▸ **Work instructions**
Reproduce every line of the data below word for word, in the same order.

## Begin Records shown

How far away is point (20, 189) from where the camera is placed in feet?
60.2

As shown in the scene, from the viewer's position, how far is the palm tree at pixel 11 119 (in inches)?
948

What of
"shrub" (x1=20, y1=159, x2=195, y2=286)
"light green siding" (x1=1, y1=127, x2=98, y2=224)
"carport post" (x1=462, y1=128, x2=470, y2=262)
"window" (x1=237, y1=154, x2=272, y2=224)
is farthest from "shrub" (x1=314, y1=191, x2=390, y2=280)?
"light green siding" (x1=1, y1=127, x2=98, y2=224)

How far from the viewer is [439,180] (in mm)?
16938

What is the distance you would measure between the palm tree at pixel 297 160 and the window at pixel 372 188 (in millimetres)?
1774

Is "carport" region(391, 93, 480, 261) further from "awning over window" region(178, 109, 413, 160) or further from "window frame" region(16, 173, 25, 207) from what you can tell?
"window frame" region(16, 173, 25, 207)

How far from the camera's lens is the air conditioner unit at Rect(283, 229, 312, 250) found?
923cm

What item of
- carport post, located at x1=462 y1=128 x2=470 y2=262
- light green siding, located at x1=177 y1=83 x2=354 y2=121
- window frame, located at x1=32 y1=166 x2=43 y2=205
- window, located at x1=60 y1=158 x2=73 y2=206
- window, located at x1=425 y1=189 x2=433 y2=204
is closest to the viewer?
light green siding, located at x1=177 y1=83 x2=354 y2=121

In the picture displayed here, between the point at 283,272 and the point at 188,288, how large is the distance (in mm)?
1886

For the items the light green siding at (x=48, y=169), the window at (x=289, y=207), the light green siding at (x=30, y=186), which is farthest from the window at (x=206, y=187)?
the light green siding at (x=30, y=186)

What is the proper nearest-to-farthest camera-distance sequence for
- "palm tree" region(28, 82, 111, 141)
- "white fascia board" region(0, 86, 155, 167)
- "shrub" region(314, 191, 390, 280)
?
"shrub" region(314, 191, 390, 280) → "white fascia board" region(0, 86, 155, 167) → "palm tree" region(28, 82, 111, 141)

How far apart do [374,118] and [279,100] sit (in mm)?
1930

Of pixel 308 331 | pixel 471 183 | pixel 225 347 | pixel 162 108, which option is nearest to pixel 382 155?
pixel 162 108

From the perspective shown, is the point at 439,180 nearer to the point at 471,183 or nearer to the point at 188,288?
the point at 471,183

## End Records shown

▸ **Solved exercise**
How far away is point (20, 189) from where the camera is placed in feet?
60.2

As shown in the scene, from the viewer's position, how far is the palm tree at pixel 11 119 (in inches)?
948

What of
"shrub" (x1=20, y1=159, x2=195, y2=286)
"light green siding" (x1=1, y1=127, x2=98, y2=224)
"carport post" (x1=462, y1=128, x2=470, y2=262)
"window" (x1=237, y1=154, x2=272, y2=224)
is farthest from "shrub" (x1=314, y1=191, x2=390, y2=280)?
"light green siding" (x1=1, y1=127, x2=98, y2=224)

How far from the viewer is [439,180] (in mm)?
16938

What is the distance you would measure between the palm tree at pixel 297 160 and the window at pixel 372 188 (in millimetres)?
1774

Is "carport" region(391, 93, 480, 261) further from "awning over window" region(178, 109, 413, 160) or further from "window frame" region(16, 173, 25, 207) from what you can tell?
"window frame" region(16, 173, 25, 207)

How far from the camera's lens is the air conditioner unit at Rect(283, 229, 312, 250) found?
923cm

What item of
- carport post, located at x1=462 y1=128 x2=470 y2=262
- light green siding, located at x1=177 y1=83 x2=354 y2=121
- window frame, located at x1=32 y1=166 x2=43 y2=205
- window, located at x1=60 y1=158 x2=73 y2=206
- window, located at x1=425 y1=189 x2=433 y2=204
is closest to the viewer?
light green siding, located at x1=177 y1=83 x2=354 y2=121

In the picture displayed here, between the point at 283,272 and the point at 188,288, how large is the distance (in mm)?
1886

For the items the light green siding at (x=48, y=169), the window at (x=289, y=207), the light green siding at (x=30, y=186), which is farthest from the window at (x=206, y=187)?
the light green siding at (x=30, y=186)

What is the proper nearest-to-farthest camera-distance sequence for
- "palm tree" region(28, 82, 111, 141)
- "white fascia board" region(0, 86, 155, 167)
- "shrub" region(314, 191, 390, 280)
?
"shrub" region(314, 191, 390, 280) → "white fascia board" region(0, 86, 155, 167) → "palm tree" region(28, 82, 111, 141)

How far apart do [374,118] and [279,100] sit (in mm)?
1930

Of pixel 308 331 | pixel 471 183 | pixel 225 347 | pixel 162 108, which option is nearest to pixel 382 155?
pixel 162 108

From the perspective shown, is the point at 439,180 nearer to the point at 471,183 or nearer to the point at 188,288?
the point at 471,183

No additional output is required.